Dalam memproduksi sebuah benda atau produk tertentu, terdapat 2 poin yang sering diangkat dan dibahas berkali-kali, yaitu kuantitas dan kualitas, kedua unsur ini seringkali diperdebatkan oleh banyak orang-orang, terutamanya dalam dunia kerja. Kualitas adalah standar kondisi atau hasil akhir produk, kualitas dapat dinilai dari kondisi, tergantung dengan jenis objeknya juga, bisa sebuah karya seni atau sebuah teknologi atau dari jasa, karya seni biasanya dinilai dari prosesnya, kualitas bahan atau alat yang digunakan, dan secara sisi visual karya seninya sendiri, berbeda dengan sebuah benda teknologi, sebuah mobil dinilai dari sisi fisik, estetika, fungsi utamanya dan kondisi bahan yang digunakan untuk membuat kendaraannya. Untuk konteks jasa bisa dinilai dari sisi lainnya, yaitu dari performa, efektivitas dan hasil kerjanya, nanti akan dihubungkan dengan kualitas sebuah produk fisik, kualitas biasanya menjunjung tinggi sisi kondisi kesiapan produk, tetapi kadang-kadang untuk menggapai suatu standar, memerlukan waktu yang cukup lama, terutamanya jika klien memiliki “deadline” yang singkat.

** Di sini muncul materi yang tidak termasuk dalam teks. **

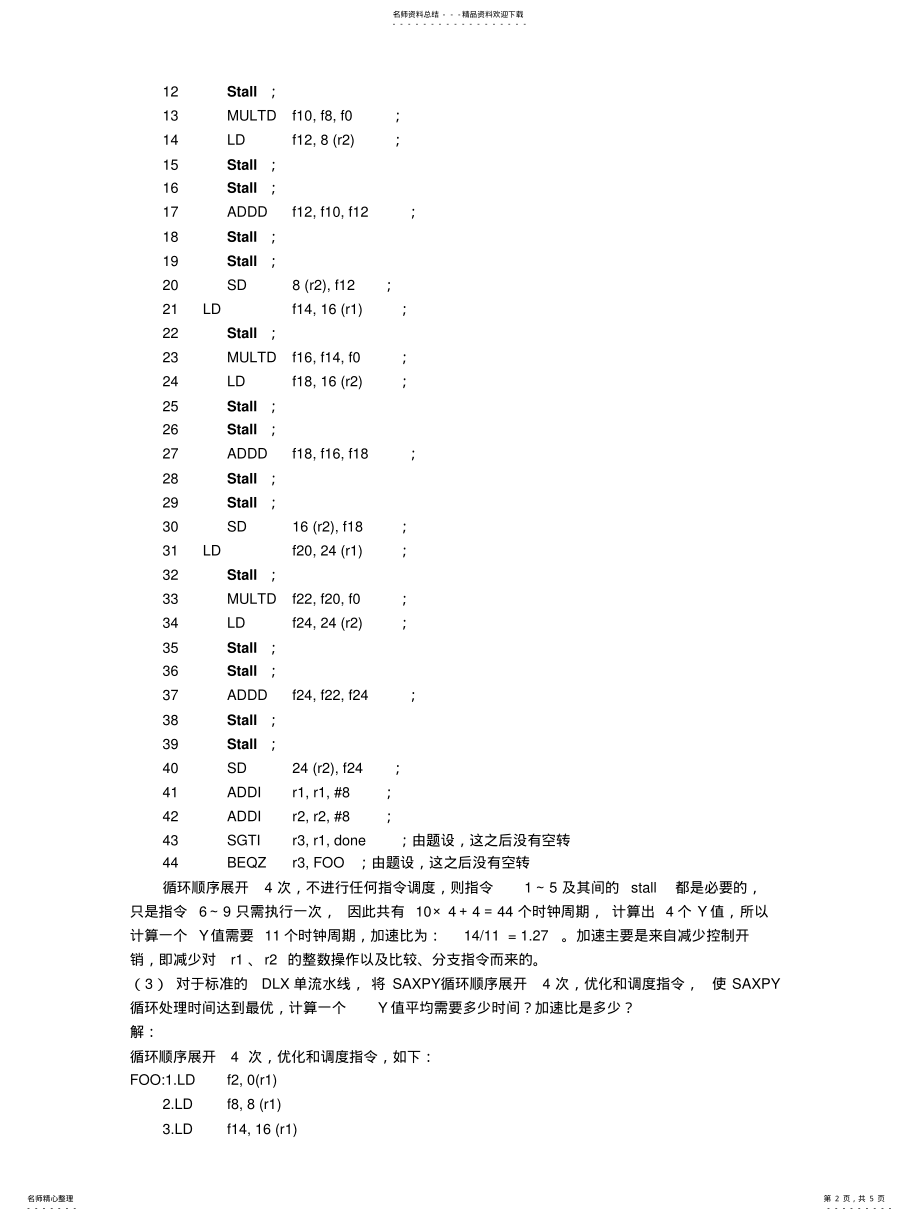 2022年2022年计算机系统结构 2.pdf_第2页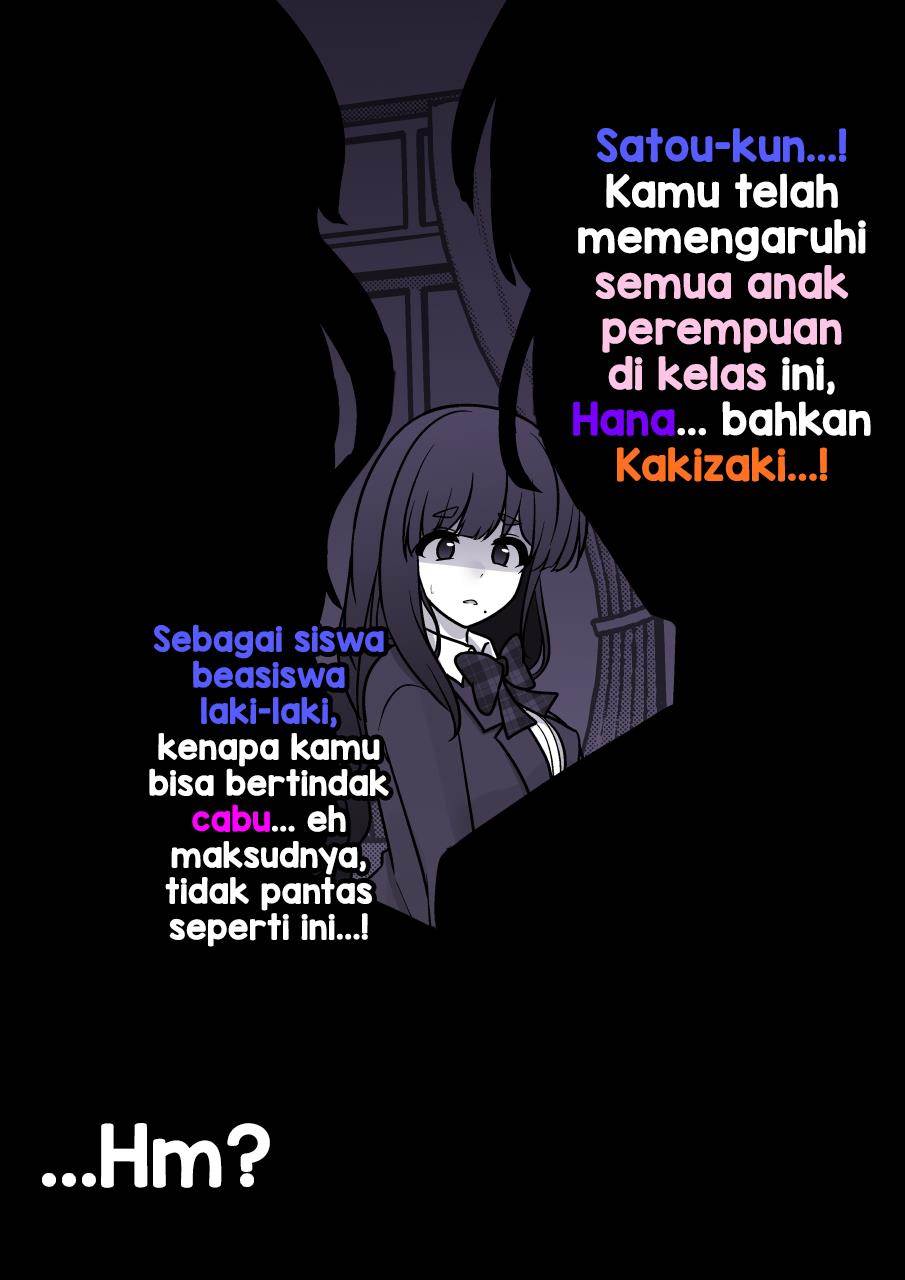 Danjohi 1:39 no Heikou Sekai wa Omoi no Hoka Futsuu Chapter 197 - halaman 3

Masuk ke kuantitas, kuantitas bisa masuk dan digunakan untuk aspek-aspek tertentu saja, dalam konteks produk adalah jumlah benda yang dibuat, contoh spesifiknya adalah sebuah makanan, makanan dapat diproduksi dengan cepat, tetapi memerlukan keahlian dan kualitas yang tertentu, jika produk pertama memiliki kondisi yang berbeda dengan hasil produksi kedua, maka akan muncul masalah “downgrade”, penurunan kualitas produk kadang-kadang dapat dilihat dalam berbagai jenis barang, seperti mainan, karena permintaan yang tinggi, kualitas bisa terlupakan, karena terfokuskan dengan jumlah permintaan. Permintaan ini akan muncul sekali jika kualitas produk yang bagus, harapan konsumen adalah kualitas barang produksi yang pertama, atau berdasarkan keinginannya, jika terjadi masalah di dalam sisi kualitas, maka menggunakan solusi kuantitas tidak akan selalu berjalan lancar.

Jika kualitas dan kuantitas tidak seimbang maka akan muncul sebuah permasalahan, terutamanya dalam sisi dana, teknis dan produksi, berakhir dengan jatuhnya harapan dan turunnya konsumen.